■ TEXT BLOCK ■
== == ==

Tungus, and - friend of steppes - the Kalmuck."

 

"And to the nation long shall I be dear

for having with my lyre evoked kind feelings,

exalted friedom in my cruel age

and called for mercy to the downfallen."

 

To God’s command, O Muse, obedient be,
offends not dreading, and no wreath demanding;
accept indifferently praise and slander,
and do not contradict a fool.

 

At the end of his poem Kakoe sdelal ya durnoe delo… (“What is the evil deed I have committed?" 1959) VN says that a Russian branch's shadow shall be playing upon the marble of his hand:

 

Какое сделал я дурное дело,
и я ли развратитель и злодей,
я, заставляющий мечтать мир целый
о бедной девочке моей?

О, знаю я, меня боятся люди,
и жгут таких, как я, за волшебство,
и, как от яда в полом изумруде,
мрут от искусства моего.

Но как забавно, что в конце абзаца,
корректору и веку вопреки,
тень русской ветки будет колебаться
на мраморе моей руки.

 

What is the evil deed I have committed?

Seducer, criminal – is this the word

for me who set the entire world a-dreaming

of my poor little girl?

 

Oh, I know well that I am feared by people:

They burn the likes of me for wizard wiles

and as of poison in a hollow smaragd

of my art die.

== == ==

■ DATA SHOWN ■
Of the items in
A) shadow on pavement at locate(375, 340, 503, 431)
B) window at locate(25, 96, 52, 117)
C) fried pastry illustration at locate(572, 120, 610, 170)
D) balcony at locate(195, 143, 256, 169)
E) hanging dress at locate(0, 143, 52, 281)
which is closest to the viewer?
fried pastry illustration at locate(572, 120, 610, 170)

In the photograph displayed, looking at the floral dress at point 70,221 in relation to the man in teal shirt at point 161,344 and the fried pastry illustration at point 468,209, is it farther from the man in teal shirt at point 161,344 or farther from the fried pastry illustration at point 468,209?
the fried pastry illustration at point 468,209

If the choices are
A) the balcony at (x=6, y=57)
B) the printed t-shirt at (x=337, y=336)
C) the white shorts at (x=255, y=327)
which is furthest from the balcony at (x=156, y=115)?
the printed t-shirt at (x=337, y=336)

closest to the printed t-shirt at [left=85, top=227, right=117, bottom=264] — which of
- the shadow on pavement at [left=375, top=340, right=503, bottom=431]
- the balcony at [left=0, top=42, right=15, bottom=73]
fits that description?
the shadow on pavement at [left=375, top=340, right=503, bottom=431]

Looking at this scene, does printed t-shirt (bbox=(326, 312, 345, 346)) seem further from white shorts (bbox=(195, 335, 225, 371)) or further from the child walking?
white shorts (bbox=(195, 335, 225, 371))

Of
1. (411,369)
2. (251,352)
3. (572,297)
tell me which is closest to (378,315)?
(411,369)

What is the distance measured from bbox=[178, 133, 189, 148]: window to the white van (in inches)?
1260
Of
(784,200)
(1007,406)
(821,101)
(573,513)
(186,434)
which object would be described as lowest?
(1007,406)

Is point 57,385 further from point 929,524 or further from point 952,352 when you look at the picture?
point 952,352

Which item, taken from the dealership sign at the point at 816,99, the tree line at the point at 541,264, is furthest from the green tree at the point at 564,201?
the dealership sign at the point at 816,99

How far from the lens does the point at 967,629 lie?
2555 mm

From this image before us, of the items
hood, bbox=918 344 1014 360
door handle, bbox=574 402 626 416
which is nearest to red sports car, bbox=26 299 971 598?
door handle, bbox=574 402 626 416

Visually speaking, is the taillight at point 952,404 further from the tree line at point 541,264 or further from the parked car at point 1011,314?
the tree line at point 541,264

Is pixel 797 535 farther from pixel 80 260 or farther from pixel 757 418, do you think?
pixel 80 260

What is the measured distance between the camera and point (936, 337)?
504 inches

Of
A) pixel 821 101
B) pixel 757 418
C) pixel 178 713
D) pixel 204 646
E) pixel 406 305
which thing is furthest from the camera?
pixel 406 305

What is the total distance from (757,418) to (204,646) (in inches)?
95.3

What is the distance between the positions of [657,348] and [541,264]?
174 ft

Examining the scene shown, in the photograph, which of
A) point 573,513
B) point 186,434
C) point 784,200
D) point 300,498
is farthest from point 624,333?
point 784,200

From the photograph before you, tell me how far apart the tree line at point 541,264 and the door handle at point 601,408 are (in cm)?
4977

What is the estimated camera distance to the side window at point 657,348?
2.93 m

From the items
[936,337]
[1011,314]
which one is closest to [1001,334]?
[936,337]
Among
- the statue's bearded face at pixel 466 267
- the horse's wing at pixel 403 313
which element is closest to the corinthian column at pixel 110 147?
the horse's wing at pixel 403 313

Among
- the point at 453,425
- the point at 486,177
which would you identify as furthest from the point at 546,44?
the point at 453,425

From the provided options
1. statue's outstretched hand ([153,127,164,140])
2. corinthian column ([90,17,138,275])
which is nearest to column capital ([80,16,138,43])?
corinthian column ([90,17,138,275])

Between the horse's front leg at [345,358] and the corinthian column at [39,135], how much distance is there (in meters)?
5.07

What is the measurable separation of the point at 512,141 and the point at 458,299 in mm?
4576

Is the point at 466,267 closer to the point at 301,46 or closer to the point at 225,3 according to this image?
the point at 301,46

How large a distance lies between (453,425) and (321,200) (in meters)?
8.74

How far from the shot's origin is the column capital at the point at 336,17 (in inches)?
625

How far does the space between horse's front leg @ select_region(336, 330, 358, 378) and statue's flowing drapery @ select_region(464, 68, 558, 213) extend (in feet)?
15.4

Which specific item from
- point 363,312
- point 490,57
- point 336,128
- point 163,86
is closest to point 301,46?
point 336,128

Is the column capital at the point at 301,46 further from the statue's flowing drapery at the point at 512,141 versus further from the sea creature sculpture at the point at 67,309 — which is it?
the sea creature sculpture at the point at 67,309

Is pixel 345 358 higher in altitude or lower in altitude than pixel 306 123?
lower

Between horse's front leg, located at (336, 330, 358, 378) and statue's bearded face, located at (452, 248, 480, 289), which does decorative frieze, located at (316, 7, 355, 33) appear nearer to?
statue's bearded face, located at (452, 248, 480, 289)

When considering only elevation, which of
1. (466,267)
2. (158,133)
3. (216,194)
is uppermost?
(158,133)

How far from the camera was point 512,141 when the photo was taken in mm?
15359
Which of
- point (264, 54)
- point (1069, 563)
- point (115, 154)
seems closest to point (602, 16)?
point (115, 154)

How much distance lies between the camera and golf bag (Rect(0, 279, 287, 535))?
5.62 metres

== == ==

■ DIRECTION 1 ■
Reproduce the poetry text starting at the words "exalted friedom in" and ending after "contradict a fool.", switching "slander" to "censure".
■ DIRECTION 2 ■
List every line of the records that contains the string "creature", matching case exactly.

■ PROBLEM SOLUTION 1 ■
exalted friedom in my cruel age

and called for mercy to the downfallen."

 

To God’s command, O Muse, obedient be,
offends not dreading, and no wreath demanding;
accept indifferently praise and censure,
and do not contradict a fool.

■ PROBLEM SOLUTION 2 ■
Is the column capital at the point at 301,46 further from the statue's flowing drapery at the point at 512,141 versus further from the sea creature sculpture at the point at 67,309 — which is it?
the sea creature sculpture at the point at 67,309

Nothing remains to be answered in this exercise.